1.2.3 La crise de structure
Les personnes en charge de la gestion des hôpitaux dans les instances de direction comme administrateurs ou comme soignants se plaignent du poids croissant des procédures administratives complexifiées par l'application des 35 heures, malgré la qualité de l'encadrement administratif. Y contribue la rigidité du statut des hôpitaux publics et du cadre de la fonction publique hospitalière dans lequel les éventuelles défaillances du personnel sont peu sanctionnées et les dévouements mal récompensés. Il en résulte une démotivation, une dégradation des conditions de travail, une augmentation des dépenses, dénoncées régulièrement. Les démissions successives des directeurs de l'Assistance publique témoignent de la difficulté de gérer efficacement.
Or à la différence d'autres pays occidentaux, la France n'a pas changé les structures hospitalières qui restent, majoritairement, en propriété publique, contrairement à de nombreux pays occidentaux. Certes, il n'existe pas de formule miracle. Les coûteuses privatisations britanniques n'ont pas mis fin à de multiples disfonctionnements tout en aggravant l'inégalité des revenus dans le secteur hospitalier. Mais la France ne propose aucune réforme à un système qui mène à la faillite. Les PSPH, hôpitaux français non lucratifs d'intérêt général, chargés du service public d'hospitalisation, présentent une structure moins rigide que le reste du secteur public hospitalier et bénéficient d'une gestion moins dispendieuse. Malheureusement, ils régressent parce que la réglementation actuelle les pénalise en raison de dispositions réglementaires défavorables : leurs charges sociales de personnel sont supérieures de 11% à celles des autres hôpitaux publics faute de leur prise ne charge par l'État comme dans les hôpitaux publics. Le report de leurs déficits leur est par ailleurs interdit. Pourtant ils sont étroitement réglementés et soumis aux mêmes obligations de service public que le secteur public hospitalier : tous les services doivent être assurés dans les mêmes conditions que dans les autres hôpitaux publics, alors que cette obligation n'est pas de règle dans le secteur non lucratif.

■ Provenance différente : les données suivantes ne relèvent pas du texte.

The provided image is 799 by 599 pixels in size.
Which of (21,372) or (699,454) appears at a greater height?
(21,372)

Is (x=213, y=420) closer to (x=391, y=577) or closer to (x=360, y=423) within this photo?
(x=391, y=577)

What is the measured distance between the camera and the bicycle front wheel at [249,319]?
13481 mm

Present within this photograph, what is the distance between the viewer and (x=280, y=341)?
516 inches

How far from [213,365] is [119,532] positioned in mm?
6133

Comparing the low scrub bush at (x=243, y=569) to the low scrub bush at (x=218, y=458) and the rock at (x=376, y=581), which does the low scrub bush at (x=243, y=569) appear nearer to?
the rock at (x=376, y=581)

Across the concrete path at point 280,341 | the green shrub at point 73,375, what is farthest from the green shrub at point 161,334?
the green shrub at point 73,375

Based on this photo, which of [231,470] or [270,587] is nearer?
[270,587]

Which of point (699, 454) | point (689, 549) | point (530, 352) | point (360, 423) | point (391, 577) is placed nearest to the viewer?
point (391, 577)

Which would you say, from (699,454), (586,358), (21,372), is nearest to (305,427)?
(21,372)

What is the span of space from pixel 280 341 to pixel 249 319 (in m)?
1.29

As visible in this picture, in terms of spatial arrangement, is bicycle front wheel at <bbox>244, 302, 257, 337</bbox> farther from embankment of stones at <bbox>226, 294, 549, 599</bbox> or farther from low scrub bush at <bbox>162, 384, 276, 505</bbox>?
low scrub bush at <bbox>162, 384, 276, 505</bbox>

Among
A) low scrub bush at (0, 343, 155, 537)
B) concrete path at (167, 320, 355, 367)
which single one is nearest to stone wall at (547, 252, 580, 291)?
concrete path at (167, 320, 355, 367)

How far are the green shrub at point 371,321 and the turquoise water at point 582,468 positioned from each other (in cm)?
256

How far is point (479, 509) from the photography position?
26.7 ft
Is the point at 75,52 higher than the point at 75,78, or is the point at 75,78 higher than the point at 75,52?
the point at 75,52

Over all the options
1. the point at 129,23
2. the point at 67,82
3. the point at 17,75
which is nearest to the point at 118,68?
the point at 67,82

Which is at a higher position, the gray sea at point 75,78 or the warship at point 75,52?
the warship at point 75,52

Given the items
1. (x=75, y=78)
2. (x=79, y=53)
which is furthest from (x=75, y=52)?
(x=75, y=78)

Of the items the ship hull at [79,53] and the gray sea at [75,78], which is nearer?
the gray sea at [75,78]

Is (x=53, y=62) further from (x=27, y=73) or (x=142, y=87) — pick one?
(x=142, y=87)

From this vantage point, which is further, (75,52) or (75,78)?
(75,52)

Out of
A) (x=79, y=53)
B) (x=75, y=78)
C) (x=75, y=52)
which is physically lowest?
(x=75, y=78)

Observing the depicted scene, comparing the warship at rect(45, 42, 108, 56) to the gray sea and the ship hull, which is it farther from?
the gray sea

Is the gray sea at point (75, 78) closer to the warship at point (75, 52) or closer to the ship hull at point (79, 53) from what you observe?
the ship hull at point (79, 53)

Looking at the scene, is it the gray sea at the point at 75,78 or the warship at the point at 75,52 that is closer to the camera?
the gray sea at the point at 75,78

On peut s'interroger sur le silence qui entoure la réforme des structures hospitalières en France alors qu'elle commande le bon fonctionnement et l'équilibre financier de notre système hospitalier au bord de la faillite. Il serait grand temps qu'un large débat s'instaure sur ce sujet.
2 Le modèle français des Centres de santé
Ces centres sont le fruit d'initiatives le plus souvent privées, remontant loin dans le passé, d'inspiration religieuse ou laïque, industrielle comme celles du Groupe Schneider au Creusot ou municipale. Ce sont ces initiatives privées qui ont aussi permis la création de réseaux, au départ totalement bénévoles, de systèmes de sécurité sociale comme celui de la sécurité sociale agricole.
Un très grand nombre de ces centres de santé dont la gestion est décentralisée existe aujourd'hui en France. Fruit d'initiatives privées et publiques décentralisées, ils combinent des financements de municipalités et d'autorités départementales insérées dans notre système de Sécurité Sociale. Ils combinent aussi différents types de services dont la Protection Maternelle et Infantile (PMI) à laquelle la France doit notamment d'avoir le meilleur taux au monde de mortalité au bas âge.
3 Conclusion
Il ne faudrait pas que les pays émergents et en développement suivent toujours l'exemple des systèmes hospitaliers des pays développés. Ils sont encore trop souvent attirés par des structures publiques rigides. Les progrès des structures de santé dépendent aussi d'initiatives décentralisées. L'exemple des centres de santé en est une bonne illustration et mériterait d'être mieux connu dans ces pays.